▶ Records shown:

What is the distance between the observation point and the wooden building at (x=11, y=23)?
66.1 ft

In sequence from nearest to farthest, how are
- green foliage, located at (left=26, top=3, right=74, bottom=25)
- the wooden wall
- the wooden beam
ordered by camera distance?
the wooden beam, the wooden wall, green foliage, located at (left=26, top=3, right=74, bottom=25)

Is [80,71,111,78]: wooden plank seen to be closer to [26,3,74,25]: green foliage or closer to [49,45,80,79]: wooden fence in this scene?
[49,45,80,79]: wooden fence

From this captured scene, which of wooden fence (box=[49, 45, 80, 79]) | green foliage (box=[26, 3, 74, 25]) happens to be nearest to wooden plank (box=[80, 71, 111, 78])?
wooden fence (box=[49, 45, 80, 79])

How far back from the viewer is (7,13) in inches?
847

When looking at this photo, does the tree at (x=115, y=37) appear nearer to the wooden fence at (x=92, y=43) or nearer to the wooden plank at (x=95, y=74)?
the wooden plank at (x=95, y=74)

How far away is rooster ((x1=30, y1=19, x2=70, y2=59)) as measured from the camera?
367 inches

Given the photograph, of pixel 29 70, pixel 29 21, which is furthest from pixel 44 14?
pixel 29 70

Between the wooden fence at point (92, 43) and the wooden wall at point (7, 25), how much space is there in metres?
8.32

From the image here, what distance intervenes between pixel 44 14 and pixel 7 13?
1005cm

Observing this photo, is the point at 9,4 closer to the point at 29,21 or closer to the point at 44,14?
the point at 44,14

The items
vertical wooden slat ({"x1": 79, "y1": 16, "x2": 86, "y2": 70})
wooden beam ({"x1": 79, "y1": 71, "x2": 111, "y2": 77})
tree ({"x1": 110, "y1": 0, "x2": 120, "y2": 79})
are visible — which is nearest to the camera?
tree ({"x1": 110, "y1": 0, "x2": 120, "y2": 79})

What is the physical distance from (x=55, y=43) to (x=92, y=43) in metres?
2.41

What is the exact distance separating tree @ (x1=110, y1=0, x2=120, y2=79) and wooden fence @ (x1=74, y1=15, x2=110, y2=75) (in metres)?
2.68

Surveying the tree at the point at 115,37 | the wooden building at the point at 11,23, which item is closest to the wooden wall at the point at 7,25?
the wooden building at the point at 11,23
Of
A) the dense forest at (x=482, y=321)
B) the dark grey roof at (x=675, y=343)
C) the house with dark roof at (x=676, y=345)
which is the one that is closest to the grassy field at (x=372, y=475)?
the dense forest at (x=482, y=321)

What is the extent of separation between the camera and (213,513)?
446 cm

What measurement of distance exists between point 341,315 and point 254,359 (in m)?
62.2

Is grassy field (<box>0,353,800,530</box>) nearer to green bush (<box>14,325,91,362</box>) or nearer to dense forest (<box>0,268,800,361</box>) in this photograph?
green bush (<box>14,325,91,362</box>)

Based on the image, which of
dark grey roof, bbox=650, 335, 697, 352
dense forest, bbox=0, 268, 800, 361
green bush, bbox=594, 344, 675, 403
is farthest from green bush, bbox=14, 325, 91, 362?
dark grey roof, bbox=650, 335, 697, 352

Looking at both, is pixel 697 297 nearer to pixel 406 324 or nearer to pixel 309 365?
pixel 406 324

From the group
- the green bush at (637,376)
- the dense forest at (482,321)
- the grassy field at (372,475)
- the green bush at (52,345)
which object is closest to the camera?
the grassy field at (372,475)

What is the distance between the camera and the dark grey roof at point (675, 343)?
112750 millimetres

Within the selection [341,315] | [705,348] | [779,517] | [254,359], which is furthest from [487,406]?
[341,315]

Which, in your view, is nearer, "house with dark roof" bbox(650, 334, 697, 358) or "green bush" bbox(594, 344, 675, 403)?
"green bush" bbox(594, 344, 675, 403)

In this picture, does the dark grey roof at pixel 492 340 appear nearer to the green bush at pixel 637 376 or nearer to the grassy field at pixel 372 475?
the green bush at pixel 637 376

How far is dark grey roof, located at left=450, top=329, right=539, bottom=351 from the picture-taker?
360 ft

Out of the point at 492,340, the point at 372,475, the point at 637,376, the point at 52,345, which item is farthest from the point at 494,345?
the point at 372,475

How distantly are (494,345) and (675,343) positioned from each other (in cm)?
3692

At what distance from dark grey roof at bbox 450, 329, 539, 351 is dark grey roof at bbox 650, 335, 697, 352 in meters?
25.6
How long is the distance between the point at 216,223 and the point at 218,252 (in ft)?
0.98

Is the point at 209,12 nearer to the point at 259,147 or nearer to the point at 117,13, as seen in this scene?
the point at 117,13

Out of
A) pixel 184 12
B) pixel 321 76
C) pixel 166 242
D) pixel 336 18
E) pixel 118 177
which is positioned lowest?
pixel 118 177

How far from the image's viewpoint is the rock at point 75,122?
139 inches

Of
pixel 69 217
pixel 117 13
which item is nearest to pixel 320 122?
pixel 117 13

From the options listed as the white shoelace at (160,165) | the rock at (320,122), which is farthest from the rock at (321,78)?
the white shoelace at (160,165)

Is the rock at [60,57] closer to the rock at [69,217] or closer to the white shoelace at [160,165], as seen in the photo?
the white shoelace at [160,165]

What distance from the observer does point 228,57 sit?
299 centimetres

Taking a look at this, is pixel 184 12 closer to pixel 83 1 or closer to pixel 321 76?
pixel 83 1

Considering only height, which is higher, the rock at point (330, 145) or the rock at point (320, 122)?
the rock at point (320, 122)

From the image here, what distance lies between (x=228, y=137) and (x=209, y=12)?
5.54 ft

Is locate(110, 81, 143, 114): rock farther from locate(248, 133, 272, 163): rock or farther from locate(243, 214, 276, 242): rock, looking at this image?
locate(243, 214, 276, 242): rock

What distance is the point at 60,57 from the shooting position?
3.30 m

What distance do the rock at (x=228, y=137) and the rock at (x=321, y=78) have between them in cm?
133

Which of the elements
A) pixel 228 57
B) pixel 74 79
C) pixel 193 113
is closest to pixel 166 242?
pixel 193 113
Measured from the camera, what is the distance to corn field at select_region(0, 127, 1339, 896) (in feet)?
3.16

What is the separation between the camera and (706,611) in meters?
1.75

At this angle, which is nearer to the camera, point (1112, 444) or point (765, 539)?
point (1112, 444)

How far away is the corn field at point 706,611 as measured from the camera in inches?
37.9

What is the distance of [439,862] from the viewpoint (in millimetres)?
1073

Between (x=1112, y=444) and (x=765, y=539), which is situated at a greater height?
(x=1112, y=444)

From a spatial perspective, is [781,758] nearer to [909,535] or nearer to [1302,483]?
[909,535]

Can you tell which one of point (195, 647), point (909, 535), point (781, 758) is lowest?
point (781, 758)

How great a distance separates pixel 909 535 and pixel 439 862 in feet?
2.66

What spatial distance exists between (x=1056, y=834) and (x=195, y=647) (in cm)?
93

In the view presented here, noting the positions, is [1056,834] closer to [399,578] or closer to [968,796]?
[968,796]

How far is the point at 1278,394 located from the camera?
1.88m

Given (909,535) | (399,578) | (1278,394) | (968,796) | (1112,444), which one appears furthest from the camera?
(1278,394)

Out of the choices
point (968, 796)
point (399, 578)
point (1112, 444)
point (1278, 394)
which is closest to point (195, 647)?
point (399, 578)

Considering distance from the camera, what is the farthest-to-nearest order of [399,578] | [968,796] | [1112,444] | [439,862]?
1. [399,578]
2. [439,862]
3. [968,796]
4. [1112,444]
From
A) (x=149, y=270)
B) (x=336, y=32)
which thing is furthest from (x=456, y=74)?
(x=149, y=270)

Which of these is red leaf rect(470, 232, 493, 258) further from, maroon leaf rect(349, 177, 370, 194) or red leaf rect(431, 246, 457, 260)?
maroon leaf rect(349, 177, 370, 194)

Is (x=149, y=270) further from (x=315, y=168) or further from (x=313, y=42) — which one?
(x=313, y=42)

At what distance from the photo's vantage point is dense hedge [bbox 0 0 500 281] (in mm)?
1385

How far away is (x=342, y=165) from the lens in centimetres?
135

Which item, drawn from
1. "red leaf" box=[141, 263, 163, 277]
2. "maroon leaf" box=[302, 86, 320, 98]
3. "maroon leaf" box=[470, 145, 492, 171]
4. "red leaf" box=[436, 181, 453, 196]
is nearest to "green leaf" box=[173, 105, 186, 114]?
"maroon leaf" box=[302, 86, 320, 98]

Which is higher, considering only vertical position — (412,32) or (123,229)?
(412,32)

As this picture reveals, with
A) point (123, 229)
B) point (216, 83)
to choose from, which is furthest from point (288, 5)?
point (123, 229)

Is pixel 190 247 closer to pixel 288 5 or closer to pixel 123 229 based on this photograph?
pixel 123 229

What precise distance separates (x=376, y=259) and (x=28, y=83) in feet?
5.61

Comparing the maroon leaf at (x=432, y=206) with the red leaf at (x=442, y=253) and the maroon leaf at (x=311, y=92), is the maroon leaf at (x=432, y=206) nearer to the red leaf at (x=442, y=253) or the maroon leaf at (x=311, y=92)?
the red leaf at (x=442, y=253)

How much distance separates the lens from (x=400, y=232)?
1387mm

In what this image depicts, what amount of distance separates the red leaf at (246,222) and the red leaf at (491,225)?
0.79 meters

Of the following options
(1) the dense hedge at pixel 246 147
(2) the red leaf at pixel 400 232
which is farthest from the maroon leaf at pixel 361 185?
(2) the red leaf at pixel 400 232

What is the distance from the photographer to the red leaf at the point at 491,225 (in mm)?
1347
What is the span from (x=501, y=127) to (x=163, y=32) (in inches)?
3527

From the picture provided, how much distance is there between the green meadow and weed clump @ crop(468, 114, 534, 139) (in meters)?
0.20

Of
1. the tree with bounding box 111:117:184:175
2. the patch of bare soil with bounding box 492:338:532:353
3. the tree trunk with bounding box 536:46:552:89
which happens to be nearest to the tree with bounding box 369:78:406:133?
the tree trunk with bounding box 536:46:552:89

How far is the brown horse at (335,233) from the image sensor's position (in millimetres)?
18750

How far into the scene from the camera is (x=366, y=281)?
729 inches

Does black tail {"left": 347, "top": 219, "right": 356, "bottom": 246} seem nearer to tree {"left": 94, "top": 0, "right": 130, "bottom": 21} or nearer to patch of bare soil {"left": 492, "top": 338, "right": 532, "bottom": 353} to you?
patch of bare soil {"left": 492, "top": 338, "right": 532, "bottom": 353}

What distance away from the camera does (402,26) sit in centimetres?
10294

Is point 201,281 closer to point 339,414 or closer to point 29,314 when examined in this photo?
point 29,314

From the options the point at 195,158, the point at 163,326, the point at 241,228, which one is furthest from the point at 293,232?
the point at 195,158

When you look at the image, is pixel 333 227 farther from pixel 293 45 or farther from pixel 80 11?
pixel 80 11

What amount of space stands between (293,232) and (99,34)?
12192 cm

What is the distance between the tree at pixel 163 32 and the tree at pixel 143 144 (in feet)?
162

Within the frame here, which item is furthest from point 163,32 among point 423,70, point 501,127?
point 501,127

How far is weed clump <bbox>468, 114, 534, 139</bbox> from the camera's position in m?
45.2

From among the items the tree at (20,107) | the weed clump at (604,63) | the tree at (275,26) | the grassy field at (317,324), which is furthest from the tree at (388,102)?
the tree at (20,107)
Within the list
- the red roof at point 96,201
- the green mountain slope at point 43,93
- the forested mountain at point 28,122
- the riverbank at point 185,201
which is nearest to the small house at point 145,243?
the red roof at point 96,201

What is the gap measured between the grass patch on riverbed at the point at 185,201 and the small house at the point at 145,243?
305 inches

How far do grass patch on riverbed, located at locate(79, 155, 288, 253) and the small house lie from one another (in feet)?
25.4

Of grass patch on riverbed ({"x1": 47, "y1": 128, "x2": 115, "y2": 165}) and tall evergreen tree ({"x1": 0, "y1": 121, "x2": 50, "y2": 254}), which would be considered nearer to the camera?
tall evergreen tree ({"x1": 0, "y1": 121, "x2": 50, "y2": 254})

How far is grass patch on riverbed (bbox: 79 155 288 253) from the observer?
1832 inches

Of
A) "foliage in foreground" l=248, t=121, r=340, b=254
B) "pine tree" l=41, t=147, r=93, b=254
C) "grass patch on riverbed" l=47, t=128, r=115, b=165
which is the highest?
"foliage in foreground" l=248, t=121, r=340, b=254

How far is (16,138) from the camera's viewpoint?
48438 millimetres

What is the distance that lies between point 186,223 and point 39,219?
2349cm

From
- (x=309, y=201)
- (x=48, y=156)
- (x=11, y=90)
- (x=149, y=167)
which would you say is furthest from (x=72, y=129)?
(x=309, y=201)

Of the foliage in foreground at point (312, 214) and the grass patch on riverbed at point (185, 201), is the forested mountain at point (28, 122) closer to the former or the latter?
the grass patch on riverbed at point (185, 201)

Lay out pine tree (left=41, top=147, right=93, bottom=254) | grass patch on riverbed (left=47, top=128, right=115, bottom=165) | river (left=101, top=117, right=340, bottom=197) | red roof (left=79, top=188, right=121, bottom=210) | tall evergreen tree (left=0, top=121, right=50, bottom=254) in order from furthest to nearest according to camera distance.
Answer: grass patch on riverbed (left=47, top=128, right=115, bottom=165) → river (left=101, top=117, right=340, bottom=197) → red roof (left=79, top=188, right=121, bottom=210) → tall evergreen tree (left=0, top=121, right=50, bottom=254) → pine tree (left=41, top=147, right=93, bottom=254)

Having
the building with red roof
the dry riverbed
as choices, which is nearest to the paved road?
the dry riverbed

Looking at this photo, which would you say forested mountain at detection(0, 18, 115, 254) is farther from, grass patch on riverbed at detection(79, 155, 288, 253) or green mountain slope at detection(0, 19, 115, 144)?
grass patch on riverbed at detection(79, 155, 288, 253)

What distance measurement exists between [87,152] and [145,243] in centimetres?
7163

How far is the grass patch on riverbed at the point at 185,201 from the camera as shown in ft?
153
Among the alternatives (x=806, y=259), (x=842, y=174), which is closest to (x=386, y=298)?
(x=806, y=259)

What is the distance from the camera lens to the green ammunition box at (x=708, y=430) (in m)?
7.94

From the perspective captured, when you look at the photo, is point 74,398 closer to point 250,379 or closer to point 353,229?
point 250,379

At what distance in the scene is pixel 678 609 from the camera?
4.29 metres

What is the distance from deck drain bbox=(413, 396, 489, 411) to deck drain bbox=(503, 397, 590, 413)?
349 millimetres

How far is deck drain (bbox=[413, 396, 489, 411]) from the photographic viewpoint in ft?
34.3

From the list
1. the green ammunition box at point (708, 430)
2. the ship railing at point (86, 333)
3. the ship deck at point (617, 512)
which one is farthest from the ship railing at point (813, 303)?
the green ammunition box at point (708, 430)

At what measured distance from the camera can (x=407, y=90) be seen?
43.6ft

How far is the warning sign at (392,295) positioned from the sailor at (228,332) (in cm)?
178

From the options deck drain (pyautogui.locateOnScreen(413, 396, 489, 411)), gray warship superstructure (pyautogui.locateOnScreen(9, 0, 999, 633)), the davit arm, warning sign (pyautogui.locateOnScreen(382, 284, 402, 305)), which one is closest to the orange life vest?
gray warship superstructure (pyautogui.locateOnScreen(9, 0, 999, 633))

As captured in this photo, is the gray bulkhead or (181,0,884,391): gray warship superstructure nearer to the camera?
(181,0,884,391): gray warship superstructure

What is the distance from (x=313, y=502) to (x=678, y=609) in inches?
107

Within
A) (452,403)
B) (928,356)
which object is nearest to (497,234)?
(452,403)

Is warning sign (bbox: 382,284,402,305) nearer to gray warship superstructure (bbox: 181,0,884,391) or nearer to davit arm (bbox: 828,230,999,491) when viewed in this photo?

▶ What you have to do:
Output an exact copy of the lines beginning at the one that holds "Among the alternatives" and running through the final line of the records.

▶ The solution:
Among the alternatives (x=806, y=259), (x=842, y=174), which is closest to (x=386, y=298)?
(x=806, y=259)

What is the distance from the camera lens to the green ammunition box at (x=708, y=430) (in m)?
7.94

From the perspective captured, when you look at the photo, is point 74,398 closer to point 250,379 or closer to point 353,229?
point 250,379

At what distance in the scene is pixel 678 609 from the camera?
4.29 metres

What is the distance from deck drain bbox=(413, 396, 489, 411) to deck drain bbox=(503, 397, 590, 413)?
349 millimetres

How far is deck drain (bbox=[413, 396, 489, 411]) from the photographic viewpoint in ft?
34.3

From the list
1. the green ammunition box at point (708, 430)
2. the ship railing at point (86, 333)
3. the ship deck at point (617, 512)
which one is farthest from the ship railing at point (813, 303)?
the green ammunition box at point (708, 430)

At what measured distance from the camera can (x=407, y=90) be seen?
43.6ft

How far is the warning sign at (392,295) positioned from the sailor at (228,332) (in cm)?
178

From the options deck drain (pyautogui.locateOnScreen(413, 396, 489, 411)), gray warship superstructure (pyautogui.locateOnScreen(9, 0, 999, 633)), the davit arm, warning sign (pyautogui.locateOnScreen(382, 284, 402, 305)), which one is closest to the orange life vest?
gray warship superstructure (pyautogui.locateOnScreen(9, 0, 999, 633))

As captured in this photo, is the gray bulkhead or (181,0,884,391): gray warship superstructure nearer to the camera?
(181,0,884,391): gray warship superstructure

What is the distance from (x=313, y=502) to (x=678, y=609) in inches?
107

Within
A) (452,403)
B) (928,356)
which object is nearest to (497,234)?
(452,403)

Is warning sign (bbox: 382,284,402,305) nearer to gray warship superstructure (bbox: 181,0,884,391) or nearer to davit arm (bbox: 828,230,999,491) when viewed in this photo?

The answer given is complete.